Where Cotton did resemble the rest of the TG16 library was in its difficulty, which didn't feel at all like you'd expect from a pastel journey through faerie-land. Apparently searching for willow candy is serious business, because Cotton faced off against some unflinchingly brutal challenges along the course of her journey. The power-up mechanics worked like a hybrid of the standard Hudson shooter system and -- fittingly enough -- Twinbee's bells. But the harsh checkpoint system and small stock of lives made for a shooter hiding vicious fangs beneath its willowy, pillowy exterior.

Admittedly, while Cotton may not be sexy in action, this guy is nauseatingly NSFW. I'm sorry if this article gets you fired.

The Cotton series would go on to inspire quite a few sequels, including a technological marvel called Panorama Cotton that pushed the Sega Mega Drive to remarkable heights of 3D graphics.

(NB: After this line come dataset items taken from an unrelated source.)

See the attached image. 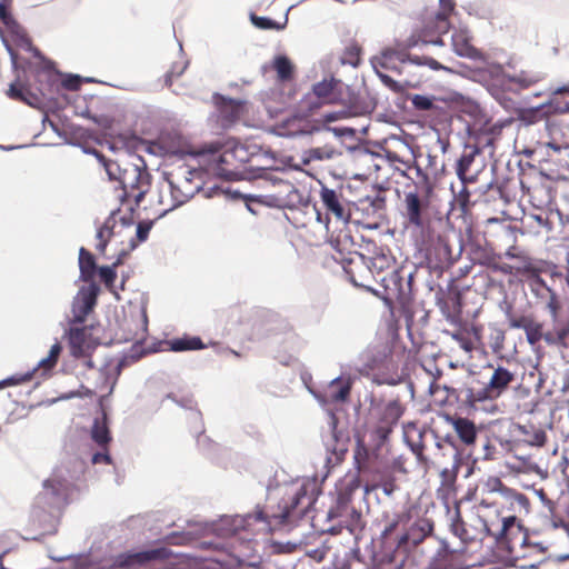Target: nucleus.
I'll return each mask as SVG.
<instances>
[{
    "label": "nucleus",
    "instance_id": "11",
    "mask_svg": "<svg viewBox=\"0 0 569 569\" xmlns=\"http://www.w3.org/2000/svg\"><path fill=\"white\" fill-rule=\"evenodd\" d=\"M147 316L143 310H137L123 323V339L126 341H142L147 336Z\"/></svg>",
    "mask_w": 569,
    "mask_h": 569
},
{
    "label": "nucleus",
    "instance_id": "40",
    "mask_svg": "<svg viewBox=\"0 0 569 569\" xmlns=\"http://www.w3.org/2000/svg\"><path fill=\"white\" fill-rule=\"evenodd\" d=\"M548 307L551 311V315L553 318L557 317V310H558V303L553 296H551L550 301L548 302Z\"/></svg>",
    "mask_w": 569,
    "mask_h": 569
},
{
    "label": "nucleus",
    "instance_id": "32",
    "mask_svg": "<svg viewBox=\"0 0 569 569\" xmlns=\"http://www.w3.org/2000/svg\"><path fill=\"white\" fill-rule=\"evenodd\" d=\"M433 98L423 94H415L411 98L413 107L418 110H430L433 107Z\"/></svg>",
    "mask_w": 569,
    "mask_h": 569
},
{
    "label": "nucleus",
    "instance_id": "17",
    "mask_svg": "<svg viewBox=\"0 0 569 569\" xmlns=\"http://www.w3.org/2000/svg\"><path fill=\"white\" fill-rule=\"evenodd\" d=\"M69 345L72 356H83L92 347L89 330L87 328H71L69 331Z\"/></svg>",
    "mask_w": 569,
    "mask_h": 569
},
{
    "label": "nucleus",
    "instance_id": "20",
    "mask_svg": "<svg viewBox=\"0 0 569 569\" xmlns=\"http://www.w3.org/2000/svg\"><path fill=\"white\" fill-rule=\"evenodd\" d=\"M61 350L62 347L59 342L53 343L49 350L48 356L42 358L31 372L34 373L37 371H41L42 376L50 373L58 362Z\"/></svg>",
    "mask_w": 569,
    "mask_h": 569
},
{
    "label": "nucleus",
    "instance_id": "25",
    "mask_svg": "<svg viewBox=\"0 0 569 569\" xmlns=\"http://www.w3.org/2000/svg\"><path fill=\"white\" fill-rule=\"evenodd\" d=\"M217 103L220 104V113L221 117L224 118L228 122L237 119L240 114L242 106L234 100H226L223 98L220 101L217 100Z\"/></svg>",
    "mask_w": 569,
    "mask_h": 569
},
{
    "label": "nucleus",
    "instance_id": "13",
    "mask_svg": "<svg viewBox=\"0 0 569 569\" xmlns=\"http://www.w3.org/2000/svg\"><path fill=\"white\" fill-rule=\"evenodd\" d=\"M451 44L453 51L465 58L476 59L479 53L470 43V34L466 27L455 29L451 36Z\"/></svg>",
    "mask_w": 569,
    "mask_h": 569
},
{
    "label": "nucleus",
    "instance_id": "34",
    "mask_svg": "<svg viewBox=\"0 0 569 569\" xmlns=\"http://www.w3.org/2000/svg\"><path fill=\"white\" fill-rule=\"evenodd\" d=\"M99 277L108 288H111L117 278V272L113 267H101L99 269Z\"/></svg>",
    "mask_w": 569,
    "mask_h": 569
},
{
    "label": "nucleus",
    "instance_id": "46",
    "mask_svg": "<svg viewBox=\"0 0 569 569\" xmlns=\"http://www.w3.org/2000/svg\"><path fill=\"white\" fill-rule=\"evenodd\" d=\"M319 107V103L311 102L309 111H312L313 109H317Z\"/></svg>",
    "mask_w": 569,
    "mask_h": 569
},
{
    "label": "nucleus",
    "instance_id": "28",
    "mask_svg": "<svg viewBox=\"0 0 569 569\" xmlns=\"http://www.w3.org/2000/svg\"><path fill=\"white\" fill-rule=\"evenodd\" d=\"M202 348L203 345L197 337L176 339L170 342V349L172 351L199 350Z\"/></svg>",
    "mask_w": 569,
    "mask_h": 569
},
{
    "label": "nucleus",
    "instance_id": "54",
    "mask_svg": "<svg viewBox=\"0 0 569 569\" xmlns=\"http://www.w3.org/2000/svg\"><path fill=\"white\" fill-rule=\"evenodd\" d=\"M388 431L387 430H381V437L385 438L387 436Z\"/></svg>",
    "mask_w": 569,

Eventually, though, the series fizzled out about a decade later in the wake of an uninspired Dreamcast chapter, Rainbow Cotton, though the protagonist did show up in Success' wickedly difficult DS strategy game Rondo of Swords a few years back. Despite its relatively short life, the Cotton series seems to have been remarkably influential. Developer Quest created a shameless clone called Magical Chase a few years after the original Cotton's debut; interestingly, the Witch-class characters in the Ogre Battle series look an awful like Magical Chase's protagonist Ripple. The Cotton format was also adopted wholesale by Victor's Keio Flying Squadron, which was slightly less obvious about its pilfering by dressing its young heroine in a bunny costume (despite its medieval Japanese setting). And then there's Touhou, a rabbit hole far too deep to be spelunked within the parameters of this humble retrospective.

Despite somehow making its way to the U.S., the original Cotton appears to have been almost entirely forgotten by American gamers. No doubt its being a niche release on a niche add-on for a niche console didn't really do its sales many favors (though it certainly has helped the game's aftermarket value). Still, it's a fascinating curio: One of the few instances of an oddball sub-genre to make its way to America. It's also an artifact of a very specific time, with its decidedly '80s anime look and attitude. In a lot of ways, the cute-'em-up died through commoditization, as the idea of selling hardcore game genres by dressing them up with scantily clad girls has become more or less the standard for much of the Japanese games industry rather than the exception -- though the relative restraint demonstrated by Cotton (only one female character appears nearly naked rather than all of them!) has long since disappeared.